In a discovery that may rewrite the map of human prehistory, fossilised genetic evidence has revealed that the Denisovans – an elusive counterpart of the Neanderthals – ventured far beyond their Siberian origins, reaching the subtropical shores of the Taiwan Strait.
Published in Science on Friday, the identification of a male Denisovan jawbone aged 130,000–190,000 years from the seabed in the Penghu Channel marks the first direct proof of their presence in the region, shattering assumptions about their geographic limits.
The fossil, dubbed Penghu 1, not only underscores these archaic humans’ astonishing adaptability to diverse climates – from frigid Siberian caves to balmy Southeast Asian coastlines – but also strengthens the genetic link between Denisovans and modern Asian populations, who today carry a DNA legacy from these forebears.

As the farthest-reaching Denisovan fossil ever found, Penghu 1 challenges classical migration narratives and shows how these ancient cousins shaped humanity’s evolutionary story.

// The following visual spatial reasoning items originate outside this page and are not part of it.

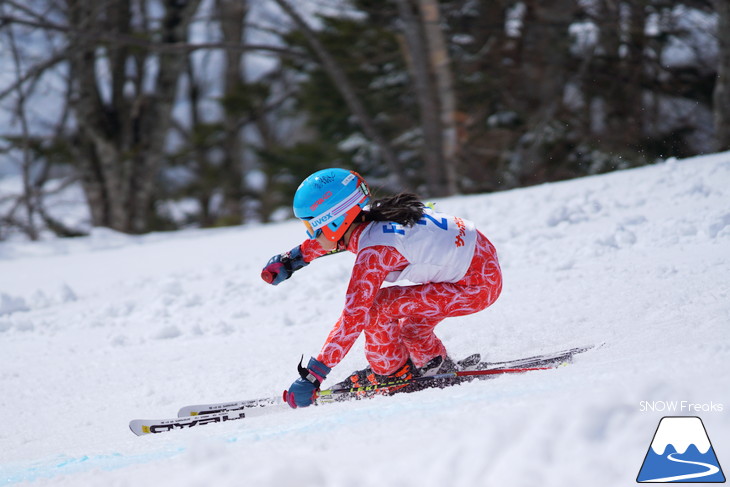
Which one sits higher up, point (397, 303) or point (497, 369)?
point (397, 303)

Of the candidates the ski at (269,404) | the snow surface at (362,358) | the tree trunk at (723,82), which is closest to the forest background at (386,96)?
the tree trunk at (723,82)

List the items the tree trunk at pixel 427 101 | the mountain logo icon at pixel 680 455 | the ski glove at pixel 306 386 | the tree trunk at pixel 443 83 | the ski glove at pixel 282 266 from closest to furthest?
the mountain logo icon at pixel 680 455
the ski glove at pixel 306 386
the ski glove at pixel 282 266
the tree trunk at pixel 443 83
the tree trunk at pixel 427 101

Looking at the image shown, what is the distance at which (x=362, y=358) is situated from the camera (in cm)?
398

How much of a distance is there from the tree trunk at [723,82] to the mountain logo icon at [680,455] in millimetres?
9724

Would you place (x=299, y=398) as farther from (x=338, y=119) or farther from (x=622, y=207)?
(x=338, y=119)

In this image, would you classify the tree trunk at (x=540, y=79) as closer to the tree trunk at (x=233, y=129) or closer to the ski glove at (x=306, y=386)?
the tree trunk at (x=233, y=129)

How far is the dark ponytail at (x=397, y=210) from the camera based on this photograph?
3135 mm

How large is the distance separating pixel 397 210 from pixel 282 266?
62cm

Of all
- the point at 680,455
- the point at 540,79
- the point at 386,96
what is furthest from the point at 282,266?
the point at 386,96

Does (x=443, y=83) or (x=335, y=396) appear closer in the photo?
(x=335, y=396)

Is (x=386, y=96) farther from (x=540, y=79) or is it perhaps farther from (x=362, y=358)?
(x=362, y=358)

Last year, National Science Review reporters posed a sharp and vital question to Svante Paabo, recipient of the 2022 Nobel Prize in Physiology or Medicine for groundbreaking discoveries in the field of ancient human genomes and human evolution: “What could be the next breakthrough in ancient human genomics?”
The professor’s answer was very concise: the Denisovans – an enigmatic relative of modern humans.
Unlike the widely studied Neanderthals, the first Denisova hominin skeletal fossils were discovered by Russian scientists in the Denisova Cave in the Altai Mountains in 2008, leading to their naming in 2010.